Kamala Harris, the former vice president who lost the 2024 presidential election to Donald Trump, took to X to declare that the president "must not be allowed" to nominate additional Supreme Court justices. The post linked to a New York Times report detailing a multimillion-dollar liberal campaign already mobilizing to block future Trump picks before any vacancy even exists.
Harris didn't mince words.
"We cannot allow Donald Trump to hand pick one, if not two, additional justices. The nation's highest court must be stopped from becoming even more beholden to him."
That's a defeated presidential candidate openly calling for the obstruction of a sitting president's constitutional authority. Not after a controversial ruling. Not in response to a specific nominee. Preemptively.

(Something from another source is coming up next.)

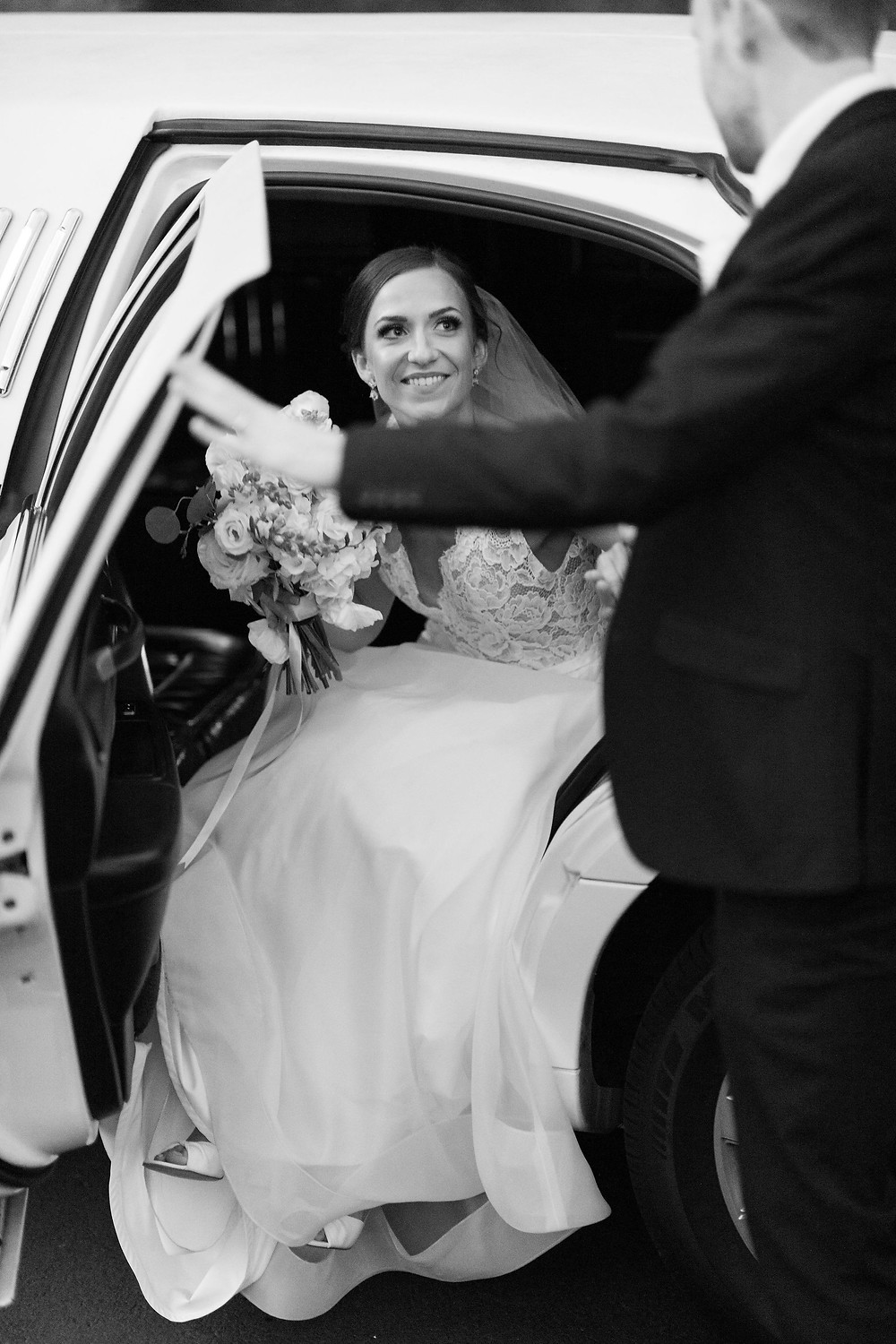 groom opening the door to let the bride out of the limo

According to Breitbart, the infrastructure behind Harris's rhetoric is already being built. The New York Times report she shared describes a coordinated effort by Demand Justice, a liberal organization led by Josh Orton, to oppose any potential Trump Supreme Court appointees. The project would cost $3 million to start, with $15 million more if vacancies occurred.
That's $18 million in potential spending to fight nominees who don't yet exist, for seats that haven't yet opened.
The two justices at the center of the speculation are Clarence Thomas, who is 77 years old, and Samuel Alito, who is 76. The Times report notes that both would be in their 80s by the time a future president might take office, making the current term a likely window for any retirement or succession.
The liberal calculus is straightforward: if Democrats could win control of the Senate in the November elections by flipping at least four Republican-held seats, they could stall or block any Trump nominee. The quiet part is becoming the loud part. This isn't about judicial philosophy or qualifications. It's about power.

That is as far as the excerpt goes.